What is asked: Gather every line below that contains the word "twig".

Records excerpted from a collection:
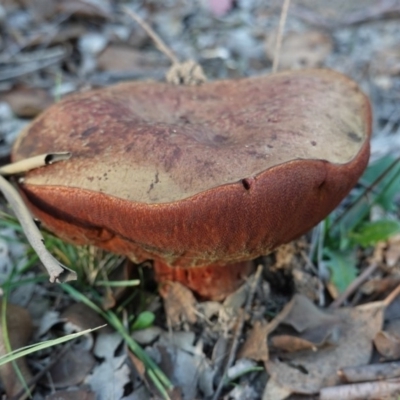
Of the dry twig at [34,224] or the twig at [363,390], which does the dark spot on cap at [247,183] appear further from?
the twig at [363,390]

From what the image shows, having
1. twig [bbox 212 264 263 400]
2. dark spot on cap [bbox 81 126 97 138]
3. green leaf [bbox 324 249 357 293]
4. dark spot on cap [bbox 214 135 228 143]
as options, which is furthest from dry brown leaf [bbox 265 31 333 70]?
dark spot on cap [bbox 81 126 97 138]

* * *

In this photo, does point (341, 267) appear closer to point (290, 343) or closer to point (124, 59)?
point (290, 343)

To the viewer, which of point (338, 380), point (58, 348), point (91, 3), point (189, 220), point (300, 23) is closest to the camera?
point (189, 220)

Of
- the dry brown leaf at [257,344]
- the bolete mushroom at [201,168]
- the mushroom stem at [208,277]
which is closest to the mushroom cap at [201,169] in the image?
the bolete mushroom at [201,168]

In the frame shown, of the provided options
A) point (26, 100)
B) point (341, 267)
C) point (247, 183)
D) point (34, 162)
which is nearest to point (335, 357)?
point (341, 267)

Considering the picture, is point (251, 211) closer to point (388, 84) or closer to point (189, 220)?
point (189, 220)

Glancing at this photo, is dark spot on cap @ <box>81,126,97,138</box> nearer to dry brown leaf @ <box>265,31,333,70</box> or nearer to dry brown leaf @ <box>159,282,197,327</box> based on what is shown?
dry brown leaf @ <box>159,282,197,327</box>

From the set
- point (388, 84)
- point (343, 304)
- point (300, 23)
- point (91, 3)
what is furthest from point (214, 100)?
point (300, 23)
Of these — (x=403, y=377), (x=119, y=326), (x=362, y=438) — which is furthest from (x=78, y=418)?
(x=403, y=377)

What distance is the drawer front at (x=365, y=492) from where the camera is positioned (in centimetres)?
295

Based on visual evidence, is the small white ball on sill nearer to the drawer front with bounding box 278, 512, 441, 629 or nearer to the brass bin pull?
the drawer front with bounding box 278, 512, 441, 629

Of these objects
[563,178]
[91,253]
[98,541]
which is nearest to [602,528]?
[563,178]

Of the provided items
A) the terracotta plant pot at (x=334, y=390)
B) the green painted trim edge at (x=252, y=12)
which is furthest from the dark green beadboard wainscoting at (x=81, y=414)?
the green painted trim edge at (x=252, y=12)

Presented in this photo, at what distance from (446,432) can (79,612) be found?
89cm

...

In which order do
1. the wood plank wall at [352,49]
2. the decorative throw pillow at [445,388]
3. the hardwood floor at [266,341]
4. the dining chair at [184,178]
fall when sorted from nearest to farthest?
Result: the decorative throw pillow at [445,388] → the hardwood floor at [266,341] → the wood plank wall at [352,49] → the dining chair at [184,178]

Response for this exercise:
Of the dry twig at [34,224] or the twig at [363,390], which does the dark spot on cap at [247,183] appear further from?
the twig at [363,390]
1. twig [bbox 212 264 263 400]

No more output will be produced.